Para Gomes, no entanto, o impacto da Rede Globo, que é a detentora dos direitos de transmissão da F1, também é um ingrediente que deve ser acrescido a essa receita de formação do mito Ayrton Senna. Flavio ressaltou que a amizade que ligava o brasileiro e o jornalista Galvão Bueno, que é o responsável pela narração das corridas de F1 até os dias atuais, acabava mascarando algumas atitudes que Senna tinha fora daquele campo que era passado ao público através da televisão. “Naquela época, quase a totalidade das pessoas que seguiam F1 se informava pela Globo. E a Globo adora um ídolo, adora vender emoções baratas. Amizade com Galvão + linha editorial da Globo + carisma do piloto + vitórias = fórmula ideal para se criar um quase-deus”, afirmou o jornalista.

A fatalidade que transforma em mito

Mas nada significou tanto nessa propagação do mito quanto a maneira como Senna morreu. Em primeiro lugar, Pandini chama a atenção para o fato de o brasileiro ter sido o primeiro campeão a morrer durante a transmissão ao vivo de um GP. O impacto do violento acidente na curva Tamburello do GP de San Marino chocou o mundo, já que apontou falhas na categoria. Mais: Senna morreu estando ainda num estágio alto de competitividade – talvez não no auge, se for levado em consideração que o último título dele tinha sido três anos antes, mas ainda era um dos pilotos a ser batido. A partir disso, a imagem que ficou de Ayrton foi muito mais de um herói, um mártir, do que de um simples ídolo.

Além do mais, Carsughi destacou o fato de a morte, da maneira como foi e estando Senna ainda em plena forma, ter impedido de assistirmos a algo comum na carreira dos esportistas: o período de decadência do ídolo. “No automobilismo, temos o exemplo clássico do inglês Graham Hill, que no fim da carreira era uma figura folclórica nos boxes, quase uma gozação e, no entanto, tinha sido um excelente piloto, campeão do mundo. No momento em que você desaparece da vida terrena quando está no topo você perpetua aquela imagem. Isso de certa forma pode ser vantajoso”, avaliou o jornalista.

Pandini imaginou situações que eventualmente poderiam acontecer com Senna se ele tivesse sobrevivido àquele 1º de maio de 1994. “Vamos imaginar dois cenários. Ele para no auge da carreira, passa muitos anos e morre de uma causa qualquer. O impacto da morte é bem menor. Outro cenário: ele continua a correr, passa mais quatro anos na F1, não ganha nenhum título e o Schumacher ganha três nesse período. Ele não estaria no auge da carreira e já haveria uma curva descendente. Então, nesse caso, a idolatria já não seria tanta.

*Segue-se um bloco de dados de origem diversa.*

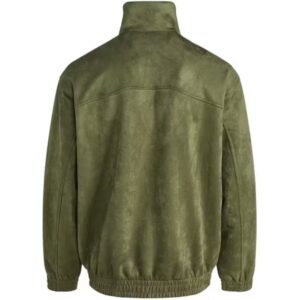 Adidas CTT Chinese Track Top 3.1 Neutral Green Jacket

E do jeito que brasileiro é, era capaz até de fazer piada com ele”, disse.

“Eu não acho que esse grau de idolatria, que está mais para devoção que qualquer outra coisa, seria o mesmo se ele não tivesse morrido. Hoje, se não fizesse nenhuma cagada político-econômica-esportiva, seria um ídolo, apenas, admirado, lembrado, mas não endeusado do jeito que é”, opinou Gomes.

Assim como há concordância quando o assunto é o talento de Senna, também há concordância no que diz respeito ao que seria do piloto se ele ainda estivesse vivo. É até possível deduzir através da carreira de pilotos que tiveram muitas conquistas e glórias na F1 e deixaram a categoria no momento de parar como seria a relação de Senna com essa idolatria em torno dele. Possivelmente ela não seria tão intensa como é, pois sem desmerecer os números de Ayrton, outros pilotos alcançaram marcas muito parecidas ou até melhores que as de Senna. O fato é que o destino se encarregou do gran finale, por mais triste e irônico que seja, para imortalizar a figura do piloto.